• [WORK REQUIRED] Scan the records beneath this line for the line holding "body_size: 702" and the line holding "background: #121212;", then transcribe exactly those two and all lines between.

⁂

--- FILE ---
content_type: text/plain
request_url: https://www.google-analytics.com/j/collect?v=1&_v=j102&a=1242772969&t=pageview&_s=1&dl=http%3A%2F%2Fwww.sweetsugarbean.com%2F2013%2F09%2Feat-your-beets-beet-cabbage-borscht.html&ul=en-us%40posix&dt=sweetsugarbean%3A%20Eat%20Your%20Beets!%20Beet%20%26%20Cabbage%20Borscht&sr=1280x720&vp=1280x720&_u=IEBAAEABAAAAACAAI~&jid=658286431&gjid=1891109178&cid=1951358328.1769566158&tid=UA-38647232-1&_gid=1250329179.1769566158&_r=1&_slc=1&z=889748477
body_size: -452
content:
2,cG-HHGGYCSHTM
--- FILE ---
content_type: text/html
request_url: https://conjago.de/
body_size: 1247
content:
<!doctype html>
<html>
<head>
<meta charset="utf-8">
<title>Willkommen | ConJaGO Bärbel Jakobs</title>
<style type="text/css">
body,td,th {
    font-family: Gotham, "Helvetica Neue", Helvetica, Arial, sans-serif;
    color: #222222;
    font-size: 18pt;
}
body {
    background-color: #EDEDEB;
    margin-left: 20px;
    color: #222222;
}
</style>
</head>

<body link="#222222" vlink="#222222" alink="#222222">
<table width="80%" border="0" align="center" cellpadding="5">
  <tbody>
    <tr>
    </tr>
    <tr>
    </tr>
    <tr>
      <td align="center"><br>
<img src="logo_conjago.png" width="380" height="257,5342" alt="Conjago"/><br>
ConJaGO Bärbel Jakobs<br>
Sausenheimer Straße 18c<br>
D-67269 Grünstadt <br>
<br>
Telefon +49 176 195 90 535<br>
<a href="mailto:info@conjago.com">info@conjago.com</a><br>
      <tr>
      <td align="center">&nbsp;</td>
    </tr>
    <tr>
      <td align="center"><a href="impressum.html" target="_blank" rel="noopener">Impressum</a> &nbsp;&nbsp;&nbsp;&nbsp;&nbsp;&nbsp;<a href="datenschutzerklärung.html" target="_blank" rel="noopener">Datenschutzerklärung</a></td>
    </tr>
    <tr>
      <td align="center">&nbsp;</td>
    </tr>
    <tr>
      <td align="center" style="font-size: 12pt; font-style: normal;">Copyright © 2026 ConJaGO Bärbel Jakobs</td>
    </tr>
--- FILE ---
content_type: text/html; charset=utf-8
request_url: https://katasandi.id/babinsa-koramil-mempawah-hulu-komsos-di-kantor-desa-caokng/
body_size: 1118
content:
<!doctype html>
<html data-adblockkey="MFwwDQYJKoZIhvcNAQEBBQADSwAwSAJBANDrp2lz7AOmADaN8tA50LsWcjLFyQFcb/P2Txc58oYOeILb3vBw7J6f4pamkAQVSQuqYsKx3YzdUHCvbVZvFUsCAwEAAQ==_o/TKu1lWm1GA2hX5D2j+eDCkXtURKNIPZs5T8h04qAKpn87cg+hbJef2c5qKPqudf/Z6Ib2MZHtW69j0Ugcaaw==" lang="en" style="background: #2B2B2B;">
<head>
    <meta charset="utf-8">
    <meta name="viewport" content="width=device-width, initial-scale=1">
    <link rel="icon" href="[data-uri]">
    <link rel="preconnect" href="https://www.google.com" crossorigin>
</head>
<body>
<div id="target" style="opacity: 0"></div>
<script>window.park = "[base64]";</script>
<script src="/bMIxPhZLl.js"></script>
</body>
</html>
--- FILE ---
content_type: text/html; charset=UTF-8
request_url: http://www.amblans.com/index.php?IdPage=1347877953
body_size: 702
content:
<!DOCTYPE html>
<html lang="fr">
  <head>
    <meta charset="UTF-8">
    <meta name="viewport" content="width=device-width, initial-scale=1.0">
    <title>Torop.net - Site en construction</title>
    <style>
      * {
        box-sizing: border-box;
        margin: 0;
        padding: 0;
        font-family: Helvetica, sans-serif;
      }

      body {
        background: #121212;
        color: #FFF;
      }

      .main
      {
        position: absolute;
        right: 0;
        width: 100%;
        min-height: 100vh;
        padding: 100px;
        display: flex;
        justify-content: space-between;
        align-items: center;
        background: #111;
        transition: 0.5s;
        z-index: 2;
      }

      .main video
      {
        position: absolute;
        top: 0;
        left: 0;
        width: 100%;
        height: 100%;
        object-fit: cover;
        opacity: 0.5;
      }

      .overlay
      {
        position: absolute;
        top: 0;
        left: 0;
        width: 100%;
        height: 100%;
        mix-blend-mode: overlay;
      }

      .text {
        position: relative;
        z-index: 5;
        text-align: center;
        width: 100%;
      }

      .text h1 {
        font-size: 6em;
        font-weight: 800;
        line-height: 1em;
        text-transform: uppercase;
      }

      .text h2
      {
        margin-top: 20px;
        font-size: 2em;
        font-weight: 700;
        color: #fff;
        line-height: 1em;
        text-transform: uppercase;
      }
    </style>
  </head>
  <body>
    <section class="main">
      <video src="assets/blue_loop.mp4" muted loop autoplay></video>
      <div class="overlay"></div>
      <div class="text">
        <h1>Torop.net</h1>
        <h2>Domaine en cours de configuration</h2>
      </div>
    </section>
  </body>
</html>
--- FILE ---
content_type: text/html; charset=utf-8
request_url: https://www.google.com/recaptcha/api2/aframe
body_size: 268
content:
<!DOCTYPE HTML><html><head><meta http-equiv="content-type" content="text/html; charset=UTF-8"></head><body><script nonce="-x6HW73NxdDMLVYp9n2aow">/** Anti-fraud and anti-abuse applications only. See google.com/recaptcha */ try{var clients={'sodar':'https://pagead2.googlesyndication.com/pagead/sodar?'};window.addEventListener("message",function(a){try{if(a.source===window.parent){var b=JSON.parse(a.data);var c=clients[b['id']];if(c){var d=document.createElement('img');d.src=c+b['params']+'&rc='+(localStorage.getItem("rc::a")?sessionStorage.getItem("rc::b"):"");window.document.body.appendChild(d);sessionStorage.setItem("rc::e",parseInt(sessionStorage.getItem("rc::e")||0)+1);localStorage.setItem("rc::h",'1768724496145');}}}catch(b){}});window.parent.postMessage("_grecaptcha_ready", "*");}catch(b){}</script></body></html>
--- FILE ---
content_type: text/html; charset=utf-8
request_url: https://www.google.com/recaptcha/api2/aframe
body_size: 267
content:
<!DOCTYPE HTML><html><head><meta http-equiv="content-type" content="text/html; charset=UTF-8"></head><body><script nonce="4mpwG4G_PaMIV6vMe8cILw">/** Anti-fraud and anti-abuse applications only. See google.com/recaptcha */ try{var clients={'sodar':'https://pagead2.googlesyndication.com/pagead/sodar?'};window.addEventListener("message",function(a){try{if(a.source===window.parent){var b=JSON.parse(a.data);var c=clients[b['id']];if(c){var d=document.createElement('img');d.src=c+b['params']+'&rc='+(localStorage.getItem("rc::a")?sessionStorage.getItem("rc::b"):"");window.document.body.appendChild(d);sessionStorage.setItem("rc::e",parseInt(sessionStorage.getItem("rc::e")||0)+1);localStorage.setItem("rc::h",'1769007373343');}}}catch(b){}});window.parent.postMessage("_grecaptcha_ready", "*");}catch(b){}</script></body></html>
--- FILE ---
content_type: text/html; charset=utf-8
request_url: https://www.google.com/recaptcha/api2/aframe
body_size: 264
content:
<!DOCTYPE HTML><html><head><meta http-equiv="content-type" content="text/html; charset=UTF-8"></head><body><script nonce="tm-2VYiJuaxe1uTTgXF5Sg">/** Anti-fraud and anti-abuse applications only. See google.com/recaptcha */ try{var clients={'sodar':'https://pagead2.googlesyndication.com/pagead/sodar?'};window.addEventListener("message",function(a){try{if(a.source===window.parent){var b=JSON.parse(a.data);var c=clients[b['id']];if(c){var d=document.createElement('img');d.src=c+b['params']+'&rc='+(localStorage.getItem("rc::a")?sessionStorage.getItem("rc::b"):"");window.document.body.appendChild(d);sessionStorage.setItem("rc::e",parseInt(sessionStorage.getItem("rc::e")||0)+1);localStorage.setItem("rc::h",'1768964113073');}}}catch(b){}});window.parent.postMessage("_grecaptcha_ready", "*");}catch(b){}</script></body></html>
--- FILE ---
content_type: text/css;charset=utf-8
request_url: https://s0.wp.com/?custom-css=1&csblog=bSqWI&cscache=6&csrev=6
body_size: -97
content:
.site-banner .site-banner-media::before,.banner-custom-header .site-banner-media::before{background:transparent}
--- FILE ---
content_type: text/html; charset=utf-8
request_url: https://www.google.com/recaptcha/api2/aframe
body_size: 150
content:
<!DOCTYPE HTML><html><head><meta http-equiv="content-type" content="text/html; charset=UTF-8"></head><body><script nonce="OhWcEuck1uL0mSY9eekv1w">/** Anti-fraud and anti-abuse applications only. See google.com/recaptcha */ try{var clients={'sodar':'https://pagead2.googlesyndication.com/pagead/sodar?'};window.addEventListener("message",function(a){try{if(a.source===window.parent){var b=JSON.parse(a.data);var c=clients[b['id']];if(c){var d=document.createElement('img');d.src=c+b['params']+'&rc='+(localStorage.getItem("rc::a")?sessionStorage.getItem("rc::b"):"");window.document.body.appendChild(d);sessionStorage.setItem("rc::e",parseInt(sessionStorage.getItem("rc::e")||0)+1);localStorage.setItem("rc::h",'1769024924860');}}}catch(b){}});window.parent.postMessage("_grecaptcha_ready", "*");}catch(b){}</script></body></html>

⁂

• [OUTPUT FOR THIS TASK]
body_size: 702
content:
<!DOCTYPE html>
<html lang="fr">
  <head>
    <meta charset="UTF-8">
    <meta name="viewport" content="width=device-width, initial-scale=1.0">
    <title>Torop.net - Site en construction</title>
    <style>
      * {
        box-sizing: border-box;
        margin: 0;
        padding: 0;
        font-family: Helvetica, sans-serif;
      }

      body {
        background: #121212;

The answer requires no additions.